Les graves insuffisances actuelles de la formation initiale et continue posent cruellement la question du professionnalisme du métier d'enseignant. Récemment, une étudiante d'IUFM me disait que pour elle «être instit, c'était un peu comme être artisan». Et je pense qu'elle avait parfaitement raison ; ce qui fait le bon maître d'école, maître de son savoir et maître de sa pratique, c'est un savant mélange, sans arrêt enrichi, de connaissances filtrées par les exigences d'une pratique quotidienne. Si les connaissances ne sont pas actualisées régulièrement, elles se sclérosent et finissent par tarir la créativité pédagogique ; si les pratiques ne sont pas sans cesse interrogées, elles deviennent, comme le disait Brassens, une «sale manie». Etre un vrai professionnel de l'éducation fier de son savoir et de ses savoir-faire, c'est accepter ou plutôt revendiquer une formation initiale et continue exigeante et par là même raisonnablement sélective. Dans le système actuel, pour ne pas décourager des vocations fragiles et pour obtenir une relative paix sociale, on a progressivement abaissé le niveau d'exigence en formation initiale et plus encore en formation continue. Cette dernière est en effet inégale et peu contrôlée. Si l'on en croit Alain Gavard, directeur adjoint de l'IUFM de Créteil, il faudra, dans les conditions actuelles, plus de trente ans pour que les enseignants de l'académie bénéficient d'un stage sérieux de formation sur l'apprentissage de la lecture.

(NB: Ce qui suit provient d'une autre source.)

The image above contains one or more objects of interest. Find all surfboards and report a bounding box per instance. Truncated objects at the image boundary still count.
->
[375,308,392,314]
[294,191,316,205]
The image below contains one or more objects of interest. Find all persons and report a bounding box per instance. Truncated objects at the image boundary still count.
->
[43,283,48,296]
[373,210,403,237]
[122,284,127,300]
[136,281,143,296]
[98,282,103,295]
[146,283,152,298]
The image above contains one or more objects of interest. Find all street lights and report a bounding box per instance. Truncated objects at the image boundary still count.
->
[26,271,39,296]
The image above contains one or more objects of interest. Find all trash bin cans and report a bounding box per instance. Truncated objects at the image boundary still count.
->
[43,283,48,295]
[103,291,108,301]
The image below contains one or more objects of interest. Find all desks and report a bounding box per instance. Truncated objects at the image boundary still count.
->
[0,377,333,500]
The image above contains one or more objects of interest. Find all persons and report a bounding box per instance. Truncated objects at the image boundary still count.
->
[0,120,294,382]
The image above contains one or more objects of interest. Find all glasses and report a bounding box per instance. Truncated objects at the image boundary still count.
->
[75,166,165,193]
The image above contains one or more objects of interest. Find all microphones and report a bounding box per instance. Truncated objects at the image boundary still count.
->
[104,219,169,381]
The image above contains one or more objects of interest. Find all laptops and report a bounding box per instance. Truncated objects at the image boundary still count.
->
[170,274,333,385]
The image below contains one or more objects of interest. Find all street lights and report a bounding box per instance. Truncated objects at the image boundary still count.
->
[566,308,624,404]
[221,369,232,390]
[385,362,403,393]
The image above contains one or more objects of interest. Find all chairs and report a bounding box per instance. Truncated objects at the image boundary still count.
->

Il faut préciser d'ailleurs que le choix des stages de formation continue se fait «à la carte» ; chacun choisit à peu près ce qu'il veut et peut évidemment ne rien choisir du tout, passant ainsi pratiquement la totalité d'une carrière «à l'abri» de toute formation. La formation continue, si elle est aujourd'hui considérée comme un droit, n'est en aucun cas présentée comme un devoir. L'idée que la (bonne) volonté de se former avec régularité et rigueur soit prise en compte dans l'avancement d'une carrière n'a, à ma connaissance, jamais effleuré l'esprit des responsables de l'Education nationale, et encore moins celui des syndicats d'enseignants.

Au sein même des IUFM, on en est arrivé à accepter que ceux qui n'ont pas réussi leurs épreuves d'évaluation soient tout de même envoyés dans une classe en les faisant entrer dans une liste piteusement qualifiée de «complémentaire». On en est même arrivé à proposer à des fonctionnaires ayant dix ans d'ancienneté ou à des femmes ayant trois enfants de prendre en charge intellectuellement 30 élèves sans aucune formation préalable. Autant dire alors que le maître d'école n'est pas un véritable professionnel et que tout adulte sachant plus ou moins lire, écrire et compter peut se voir confier la tâche de former l'intelligence de nos enfants. On m'objectera que l'on risque de se retrouver bientôt en situation de pénurie de professeurs ; mais ne voit-on pas que la crise de vocation dont on se plaint est directement liée à la dévalorisation que l'on a fait subir, année après année, à ce qui fut le plus beau métier du monde ? A ne pas reconnaître le très haut niveau de compétence professionnelle nécessaire à l'exercice de ce métier, à laisser se dégrader les exigences de formation jusqu'à les déclarer quasiment inutiles, on fait, petit à petit, de la mission d'enseignement une mission de seconde zone. Et nous paierons tous extrêmement cher ce coupable renoncement !

* Professeur à l'université Paris-V, auteur de Tout sur l'école (Odile Jacob).